▸ Aim of the exercise:
Convert the items below into a JSON array of strings, one string per line, omitting blank lines.

▸ Data for this exercise:

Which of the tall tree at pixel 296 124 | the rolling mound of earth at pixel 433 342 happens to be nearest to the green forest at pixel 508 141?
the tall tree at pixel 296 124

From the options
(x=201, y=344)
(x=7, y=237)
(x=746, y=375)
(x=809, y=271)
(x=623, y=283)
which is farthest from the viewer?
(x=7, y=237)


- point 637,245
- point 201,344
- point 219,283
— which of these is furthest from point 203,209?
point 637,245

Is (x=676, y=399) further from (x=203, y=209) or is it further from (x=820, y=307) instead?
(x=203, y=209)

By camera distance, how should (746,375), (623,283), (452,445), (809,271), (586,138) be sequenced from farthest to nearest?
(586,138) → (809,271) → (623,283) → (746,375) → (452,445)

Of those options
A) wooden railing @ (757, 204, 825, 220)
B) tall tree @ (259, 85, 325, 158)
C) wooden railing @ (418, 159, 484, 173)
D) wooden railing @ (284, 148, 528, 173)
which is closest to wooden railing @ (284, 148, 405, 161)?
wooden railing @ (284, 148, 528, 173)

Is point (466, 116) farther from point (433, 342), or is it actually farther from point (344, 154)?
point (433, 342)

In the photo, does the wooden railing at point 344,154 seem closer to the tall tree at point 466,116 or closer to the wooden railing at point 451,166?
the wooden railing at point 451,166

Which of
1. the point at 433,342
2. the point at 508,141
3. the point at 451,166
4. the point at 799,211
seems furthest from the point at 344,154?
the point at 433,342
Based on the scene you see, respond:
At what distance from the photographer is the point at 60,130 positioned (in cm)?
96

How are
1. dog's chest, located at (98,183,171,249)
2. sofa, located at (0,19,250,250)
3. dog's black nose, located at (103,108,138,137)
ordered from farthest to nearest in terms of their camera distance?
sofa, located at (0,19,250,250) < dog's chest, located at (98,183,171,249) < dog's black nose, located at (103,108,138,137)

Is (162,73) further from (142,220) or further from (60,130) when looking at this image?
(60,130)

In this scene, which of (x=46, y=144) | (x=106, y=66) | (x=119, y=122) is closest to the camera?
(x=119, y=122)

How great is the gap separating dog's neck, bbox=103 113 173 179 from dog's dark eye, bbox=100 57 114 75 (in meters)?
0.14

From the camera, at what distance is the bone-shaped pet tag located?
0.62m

▸ Result:
[
  "Which of the tall tree at pixel 296 124 | the rolling mound of earth at pixel 433 342 happens to be nearest to the green forest at pixel 508 141?",
  "the tall tree at pixel 296 124",
  "From the options",
  "(x=201, y=344)",
  "(x=7, y=237)",
  "(x=746, y=375)",
  "(x=809, y=271)",
  "(x=623, y=283)",
  "which is farthest from the viewer?",
  "(x=7, y=237)",
  "- point 637,245",
  "- point 201,344",
  "- point 219,283",
  "— which of these is furthest from point 203,209?",
  "point 637,245",
  "Is (x=676, y=399) further from (x=203, y=209) or is it further from (x=820, y=307) instead?",
  "(x=203, y=209)",
  "By camera distance, how should (746,375), (623,283), (452,445), (809,271), (586,138) be sequenced from farthest to nearest?",
  "(586,138) → (809,271) → (623,283) → (746,375) → (452,445)",
  "Of those options",
  "A) wooden railing @ (757, 204, 825, 220)",
  "B) tall tree @ (259, 85, 325, 158)",
  "C) wooden railing @ (418, 159, 484, 173)",
  "D) wooden railing @ (284, 148, 528, 173)",
  "which is closest to wooden railing @ (284, 148, 405, 161)?",
  "wooden railing @ (284, 148, 528, 173)",
  "Is point (466, 116) farther from point (433, 342), or is it actually farther from point (344, 154)?",
  "point (433, 342)",
  "In the photo, does the wooden railing at point 344,154 seem closer to the tall tree at point 466,116 or closer to the wooden railing at point 451,166?",
  "the wooden railing at point 451,166",
  "Which of",
  "1. the point at 433,342",
  "2. the point at 508,141",
  "3. the point at 451,166",
  "4. the point at 799,211",
  "seems furthest from the point at 344,154?",
  "the point at 433,342",
  "Based on the scene you see, respond:",
  "At what distance from the photographer is the point at 60,130 positioned (in cm)?",
  "96",
  "How are",
  "1. dog's chest, located at (98,183,171,249)",
  "2. sofa, located at (0,19,250,250)",
  "3. dog's black nose, located at (103,108,138,137)",
  "ordered from farthest to nearest in terms of their camera distance?",
  "sofa, located at (0,19,250,250) < dog's chest, located at (98,183,171,249) < dog's black nose, located at (103,108,138,137)",
  "Is (162,73) further from (142,220) or further from (60,130) when looking at this image?",
  "(60,130)",
  "In this scene, which of (x=46, y=144) | (x=106, y=66) | (x=119, y=122) is closest to the camera?",
  "(x=119, y=122)",
  "How great is the gap separating dog's neck, bbox=103 113 173 179 from dog's dark eye, bbox=100 57 114 75 (in meters)?",
  "0.14",
  "From the camera, at what distance is the bone-shaped pet tag located?",
  "0.62m"
]